Sam no pudo contestar. La había reconocido en cuanto abrió la puerta.
Aurelia Parker. ¡Aurelia Parker!
La mujer que estaba delante de él era una estrella de Hollywood, una actriz que hacía babear a los hombres desde los dieciséis años. Poseedora de un Oscar y nominada varias veces, era una de las grandes del cine.
Aurelia Parker debía tener edad suficiente para ser su madre, pero era mucho más atractiva que muchas chicas de su edad. Llevaba un conjunto negro de escote sorprendentemente decoroso.
Sam alargó la mano y Aurelia la apretó con fuerza.
—Yo soy Sam —consiguió decir—. En fin… perdone, qué tonto soy. Entre, por favor.
«Y dígame qué demonios hace usted aquí y por qué sabe mi nombre».

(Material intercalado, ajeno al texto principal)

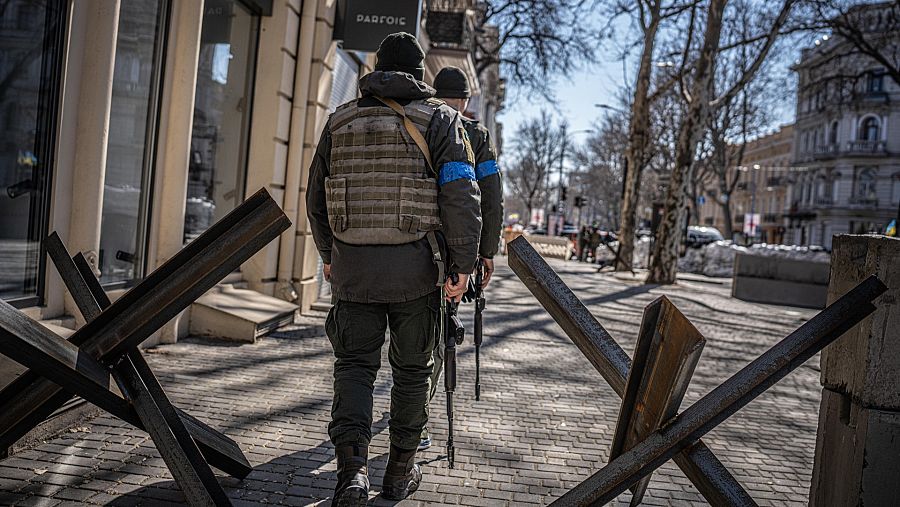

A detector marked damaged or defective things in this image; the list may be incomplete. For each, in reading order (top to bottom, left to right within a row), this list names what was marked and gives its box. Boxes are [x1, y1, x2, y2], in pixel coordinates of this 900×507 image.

rusty steel beam [0, 189, 288, 454]
rusty steel beam [510, 238, 756, 507]
rusty steel beam [548, 278, 884, 507]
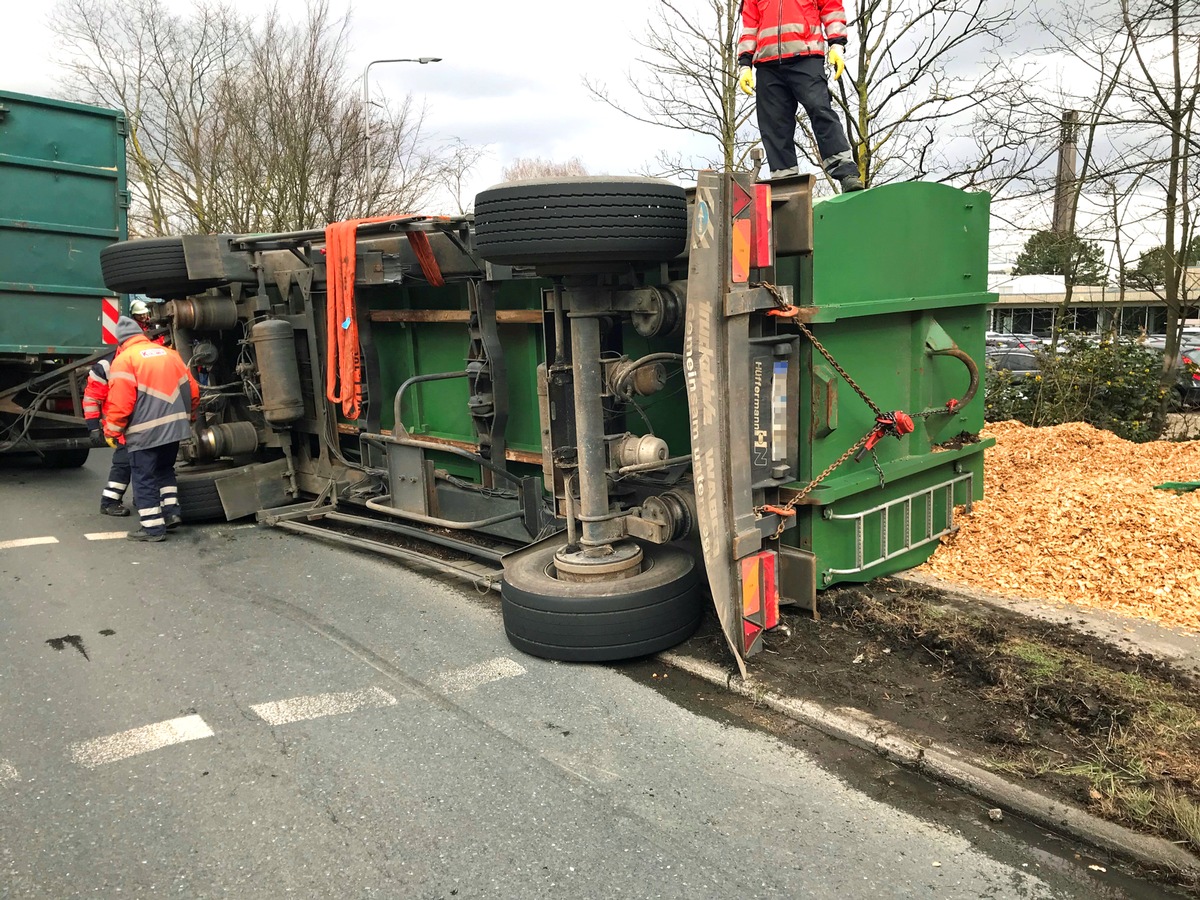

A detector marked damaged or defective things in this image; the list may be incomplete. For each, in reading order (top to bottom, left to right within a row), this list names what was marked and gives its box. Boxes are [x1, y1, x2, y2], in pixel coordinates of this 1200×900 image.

overturned truck trailer [98, 172, 988, 672]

—Ahora entiendo que Del te haya tenido escondido. Había empezado a desesperar, ¿sabes? —sonrió Aurelia, levantando una bien perfilada ceja—. Sé que no debería preguntar, pero Del no me lo contaría nunca. ¿Hay alguna posibilidad, por pequeña que sea, de que vayáis a ser papas pronto?
¿Eh?
—Sam, no abras… —Del no terminó la frase. Había aparecido en el pasillo envuelta en una toalla azul y con otra blanca a modo de turbante en el pelo. Y estaba pálida—. Hola, madre.